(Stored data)
<<<<

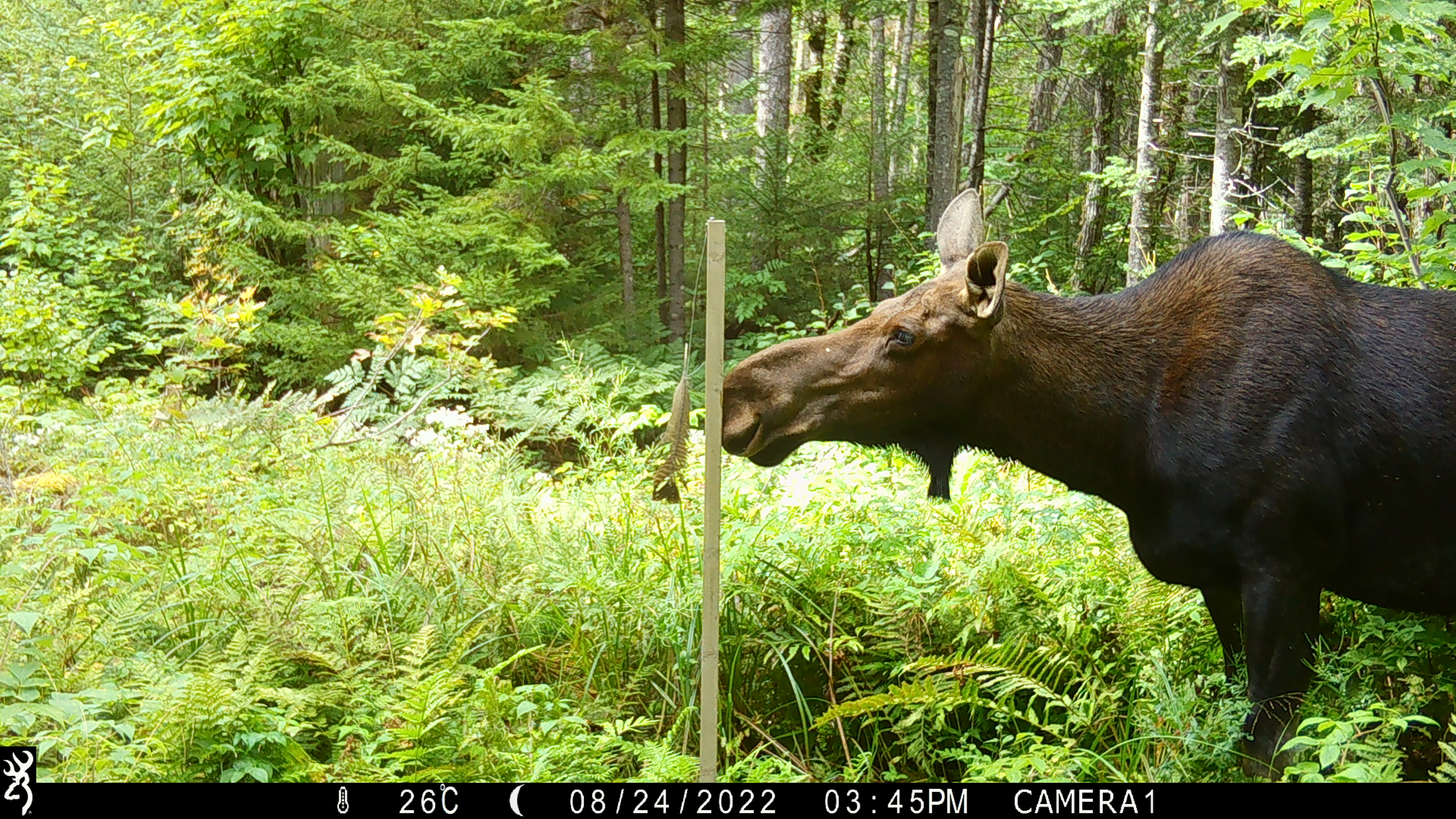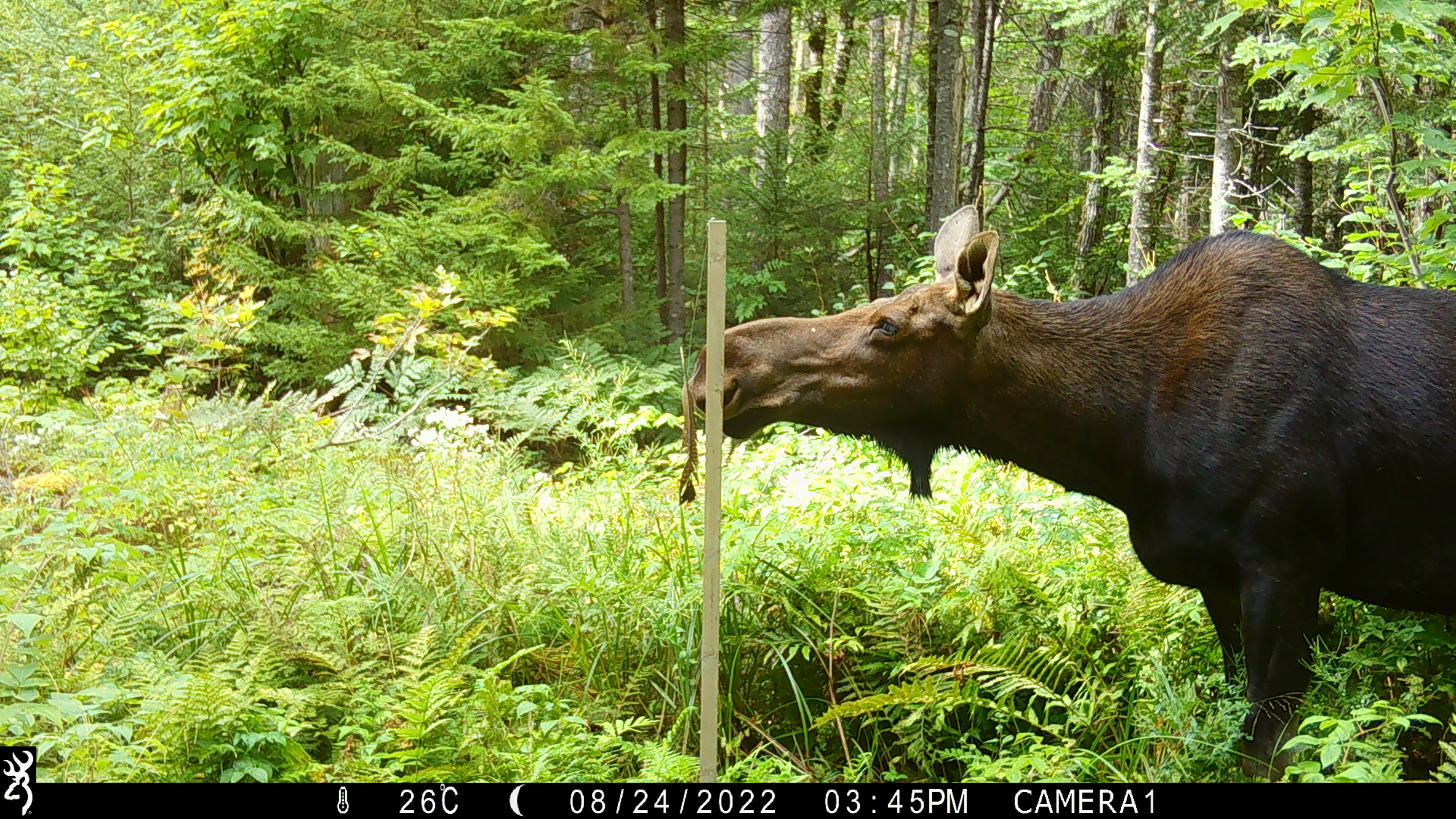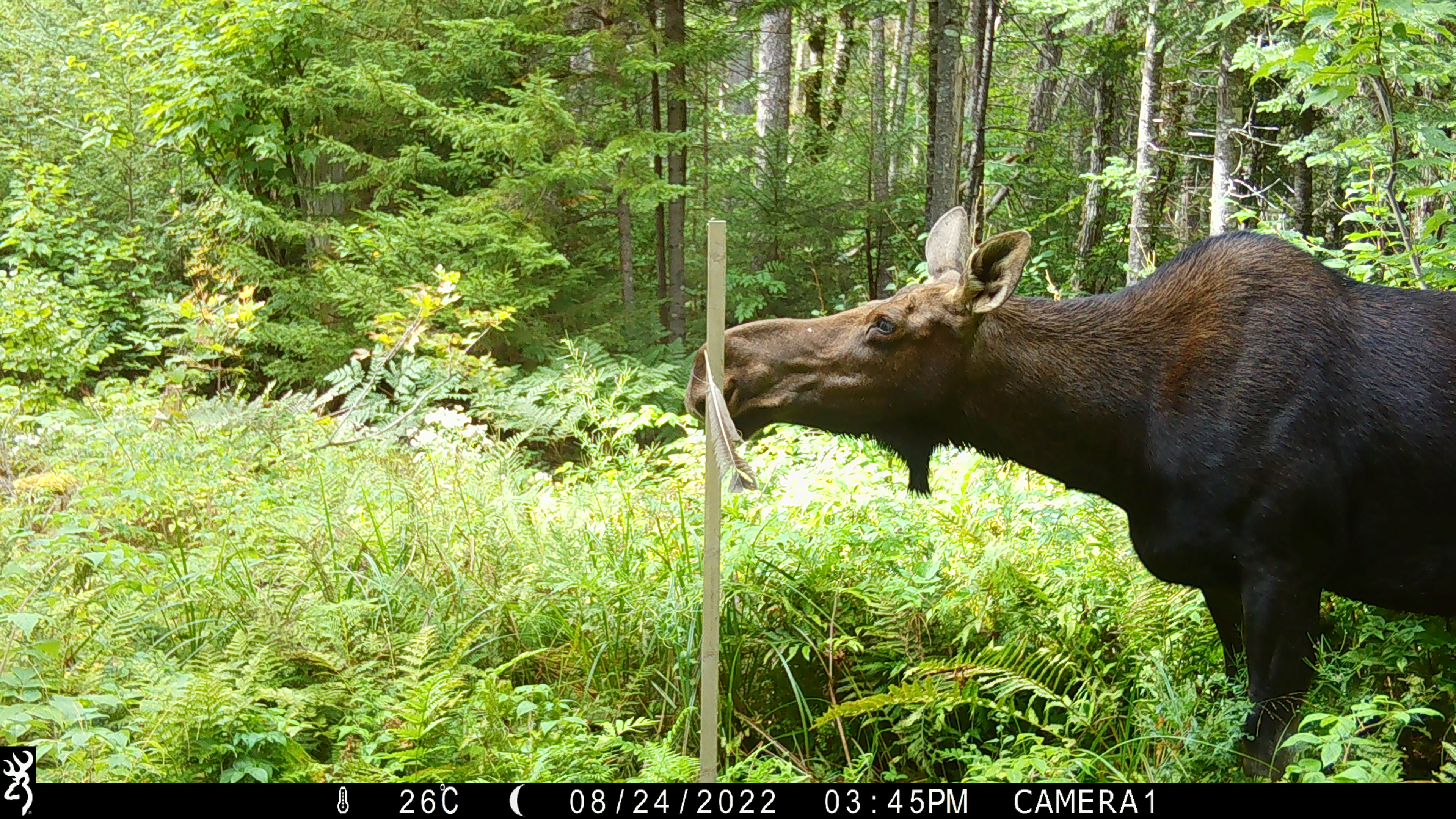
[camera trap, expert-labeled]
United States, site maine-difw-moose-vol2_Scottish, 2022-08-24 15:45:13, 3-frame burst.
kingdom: Animalia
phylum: Chordata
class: Mammalia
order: Artiodactyla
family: Cervidae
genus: Alces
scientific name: Alces alces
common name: moose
Moose (Alces alces).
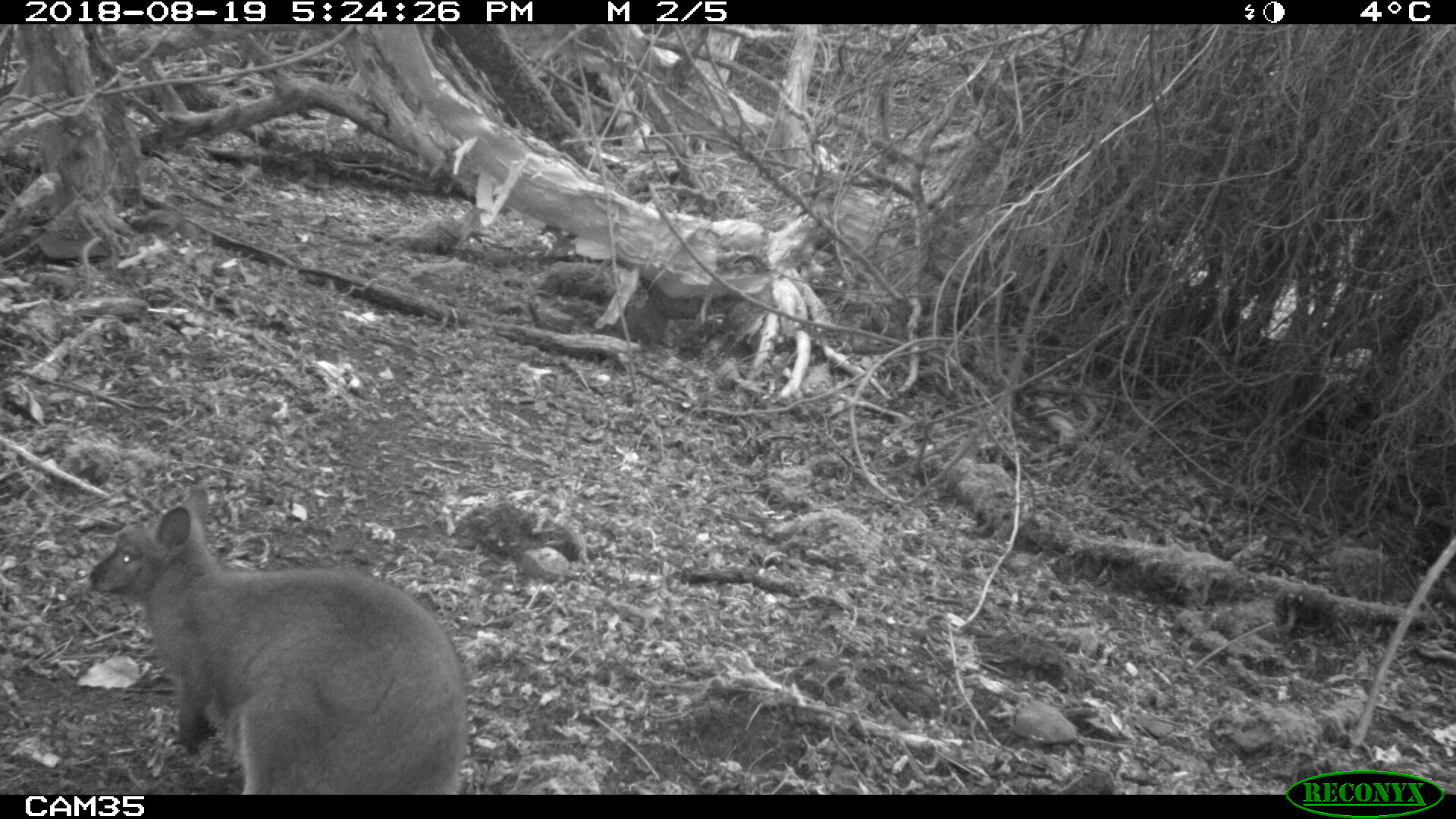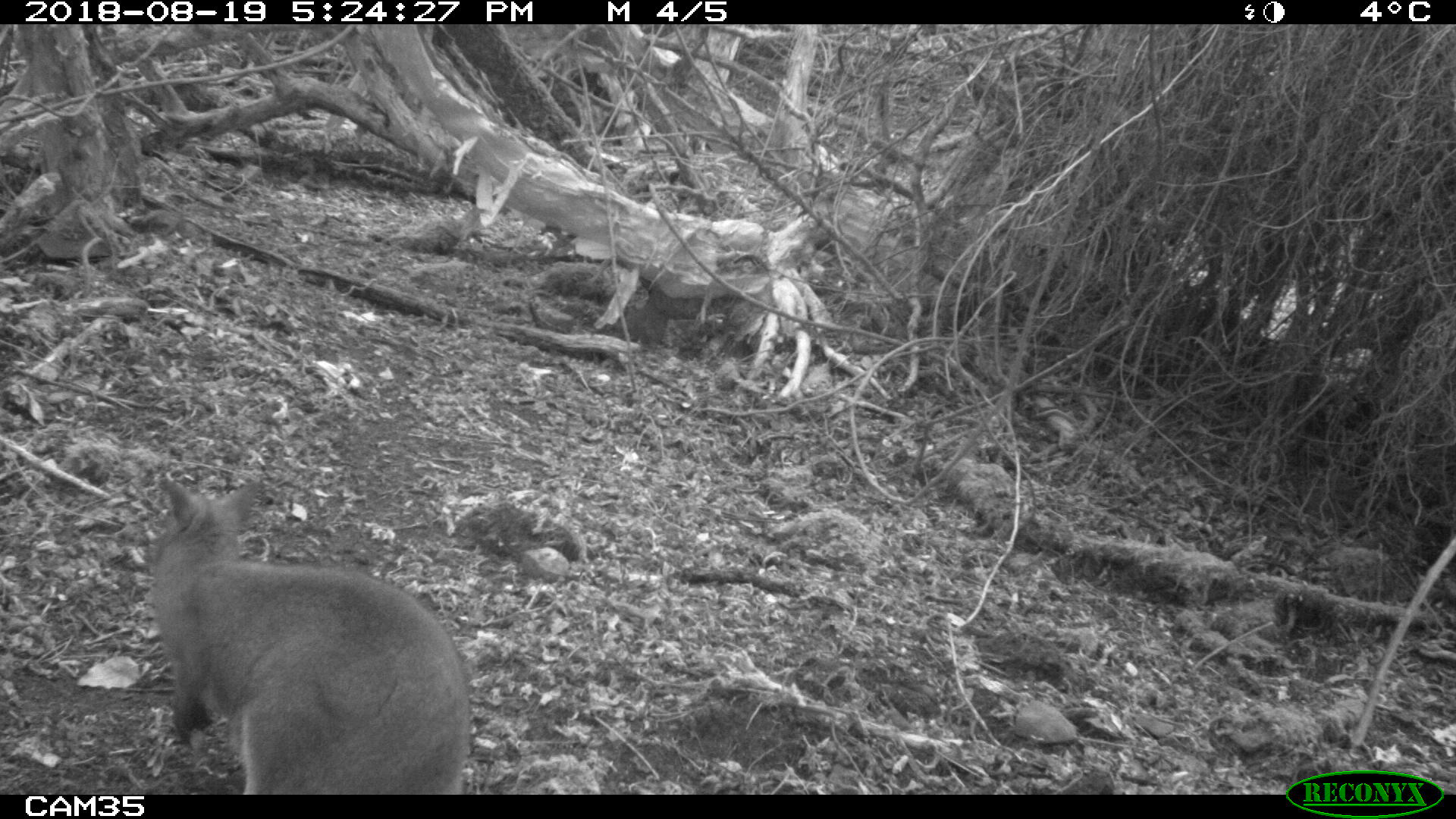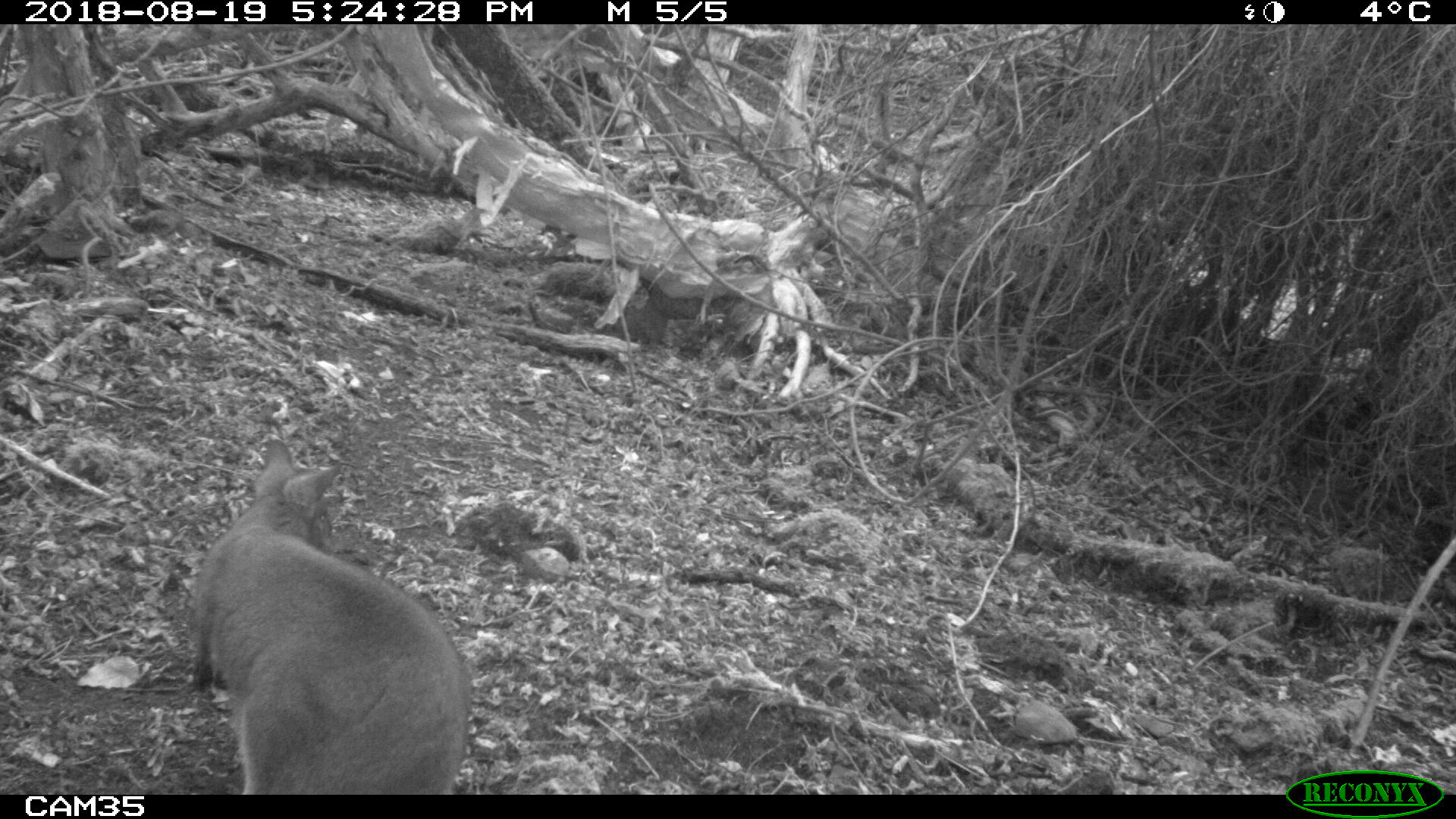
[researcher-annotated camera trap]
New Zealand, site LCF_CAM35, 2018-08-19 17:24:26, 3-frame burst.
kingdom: Animalia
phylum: Chordata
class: Mammalia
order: Diprotodontia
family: Macropodidae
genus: Notamacropus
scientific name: Notamacropus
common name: wallaby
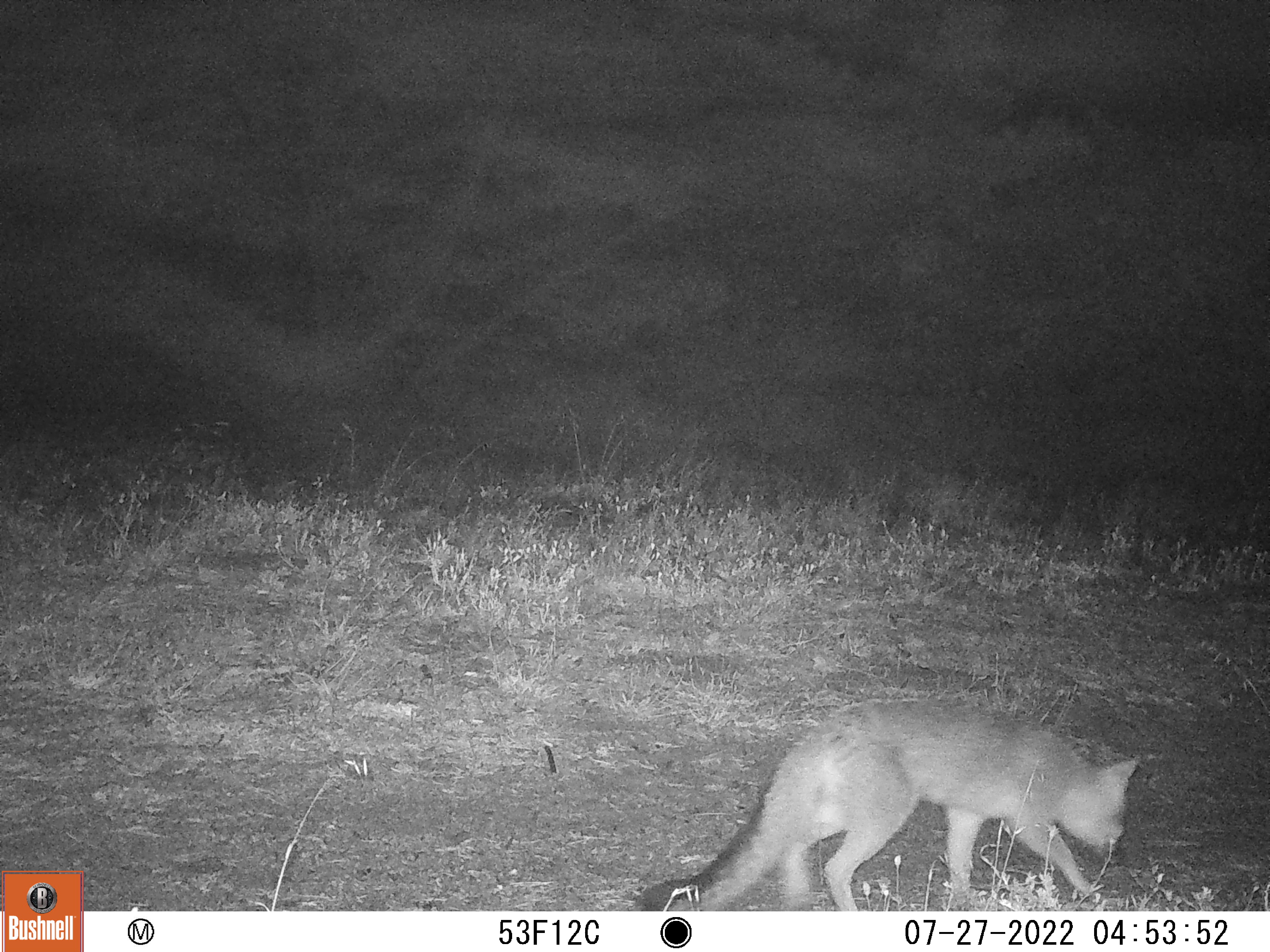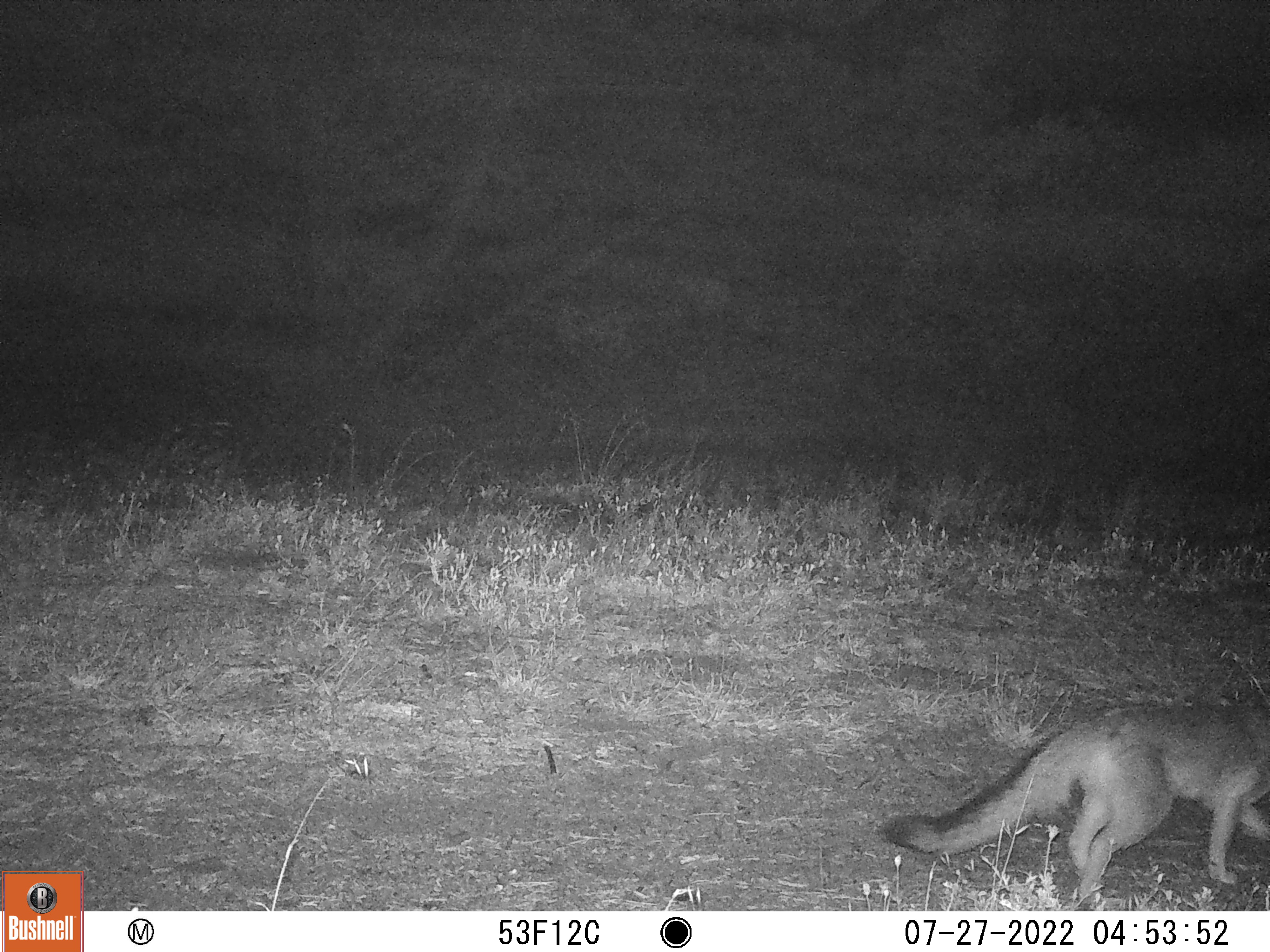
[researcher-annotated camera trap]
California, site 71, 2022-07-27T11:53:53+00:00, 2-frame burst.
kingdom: Animalia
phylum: Chordata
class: Mammalia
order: Carnivora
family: Canidae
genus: Urocyon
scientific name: Urocyon cinereoargenteus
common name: gray fox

>>>>

## THE TASK
Letter for letter, reproduce every record above and skip the pictures.

## OUTPUT OF THE TASK
[camera trap, expert-labeled]
United States, site maine-difw-moose-vol2_Scottish, 2022-08-24 15:45:13, 3-frame burst.
kingdom: Animalia
phylum: Chordata
class: Mammalia
order: Artiodactyla
family: Cervidae
genus: Alces
scientific name: Alces alces
common name: moose
Moose (Alces alces).
[researcher-annotated camera trap]
New Zealand, site LCF_CAM35, 2018-08-19 17:24:26, 3-frame burst.
kingdom: Animalia
phylum: Chordata
class: Mammalia
order: Diprotodontia
family: Macropodidae
genus: Notamacropus
scientific name: Notamacropus
common name: wallaby
[researcher-annotated camera trap]
California, site 71, 2022-07-27T11:53:53+00:00, 2-frame burst.
kingdom: Animalia
phylum: Chordata
class: Mammalia
order: Carnivora
family: Canidae
genus: Urocyon
scientific name: Urocyon cinereoargenteus
common name: gray fox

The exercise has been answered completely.